Ey Guys....could you plz explain to me what the different effects are on the main ingredients in e liquid? 
Thanks in advance


----------



## Highlander (17/4/17)

Highlander said:


> Ey Guys....could you plz explain to me what the different effects are on the main ingredients in e liquid?
> Thanks in advance


Main ingredientsmeaning vg and pg..


----------



## Raindance (17/4/17)

VG, clouds and slow wicking, mutes flavor a bit, PG lotsa flavor and easy wicking plus throat hit.

There is a nice graphic on this here somewhere.

Regards

Reactions: Like 1 | Agree 1


----------



## Highlander (17/4/17)

Raindance said:


> VG, clouds and slow wicking, mutes flavor a bit, PG lotsa flavor and easy wicking plus throat hit.
> 
> There is a nice graphic on this here somewhere.
> 
> Regards


Thx Raindance, appreciate.

Reactions: Thanks 1


----------



## zadiac (17/4/17)

Highlander said:


> Ey Guys....could you plz explain to me what the different effects are on the main ingredients in e liquid?
> Thanks in advance



@Highlander, have a read here.
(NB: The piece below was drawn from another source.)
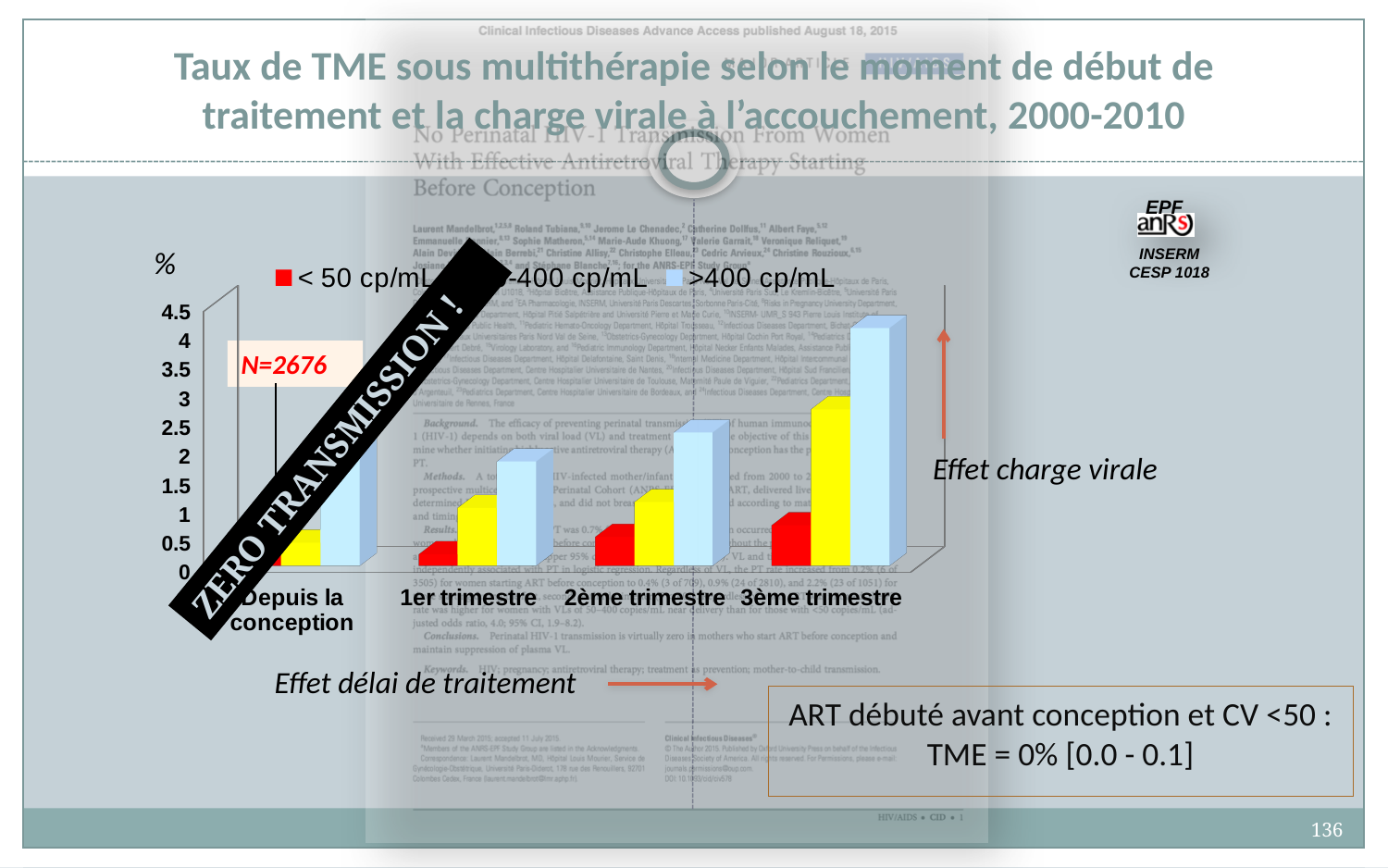
Which category has the tallest bar for the >400 cp/mL series? 3ème trimestre Is the value for >400 cp/mL in the 3ème trimestre greater or less than 3? greater Within the 3ème trimestre category, which series has the lowest bar? < 50 cp/mL How many series does the chart's legend list? 3 How many categories are shown along the x axis of the chart? 4 Do the >400 cp/mL values rise or fall from 'Depuis la conception' to '3ème trimestre'? rise What kind of chart is shown on the slide? bar chart What sample size (N) is printed on the chart? N=2676 What unit is shown on the y axis of the chart? % Is the value for < 50 cp/mL in the 1er trimestre greater or less than 1? less Is the value for >400 cp/mL in the 1er trimestre greater or less than 3? less Which is larger: the >400 cp/mL bar in the 2ème trimestre or the >400 cp/mL bar in the 3ème trimestre? 3ème trimestre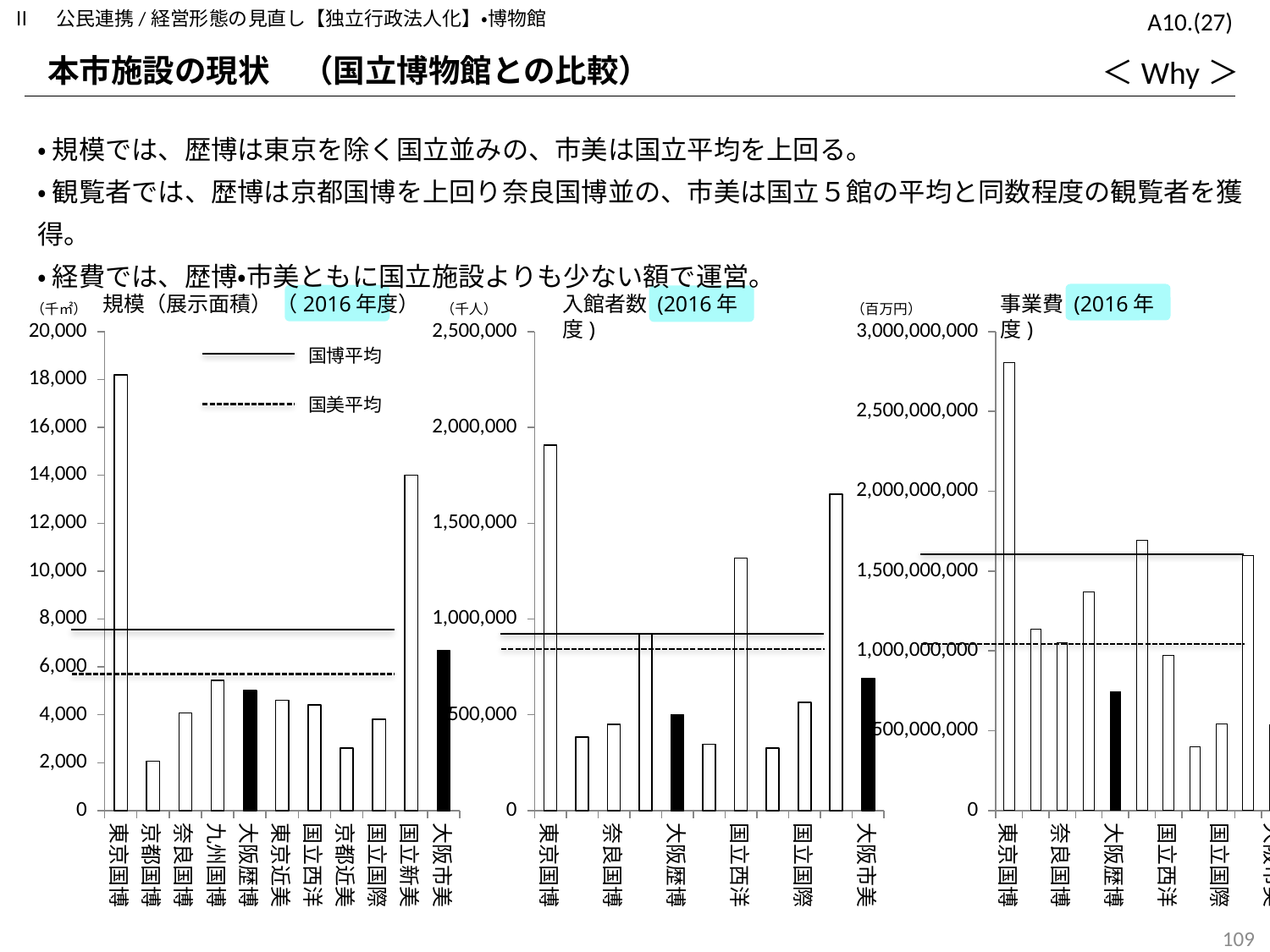
In the 規模（展示面積） chart, is the value for 京都国博 greater or less than 4,000? less In the 入館者数 chart, is the value for 大阪市美 greater or less than 1,000,000? less In the 規模（展示面積） chart, which category has the lowest value? 京都国博 In the 事業費 chart, which is larger, 東京国博 or 大阪歴博? 東京国博 In the 事業費 chart, is the value for 大阪歴博 greater or less than 500,000,000? greater In the 規模（展示面積） chart, which category has the highest value? 東京国博 In the 入館者数 chart, which category has the highest value? 東京国博 How many categories are shown on the x axis of the 規模（展示面積） chart? 11 What kind of chart is the 規模（展示面積） chart on the left? bar chart In the 規模（展示面積） chart, which is larger, 東京国博 or 国立新美? 東京国博 How many entries does the legend of the 規模（展示面積） chart list? 2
All explained. 

http://www.learn.eversmoke.com/pg-vs-vg-based-e-liquid.html

Reactions: Like 1 | Agree 1


----------



## Highlander (17/4/17)

Thx a


zadiac said:


> @Highlander, have a read here. All explained.
> 
> http://www.learn.eversmoke.com/pg-vs-vg-based-e-liquid.html


Thx a Million


----------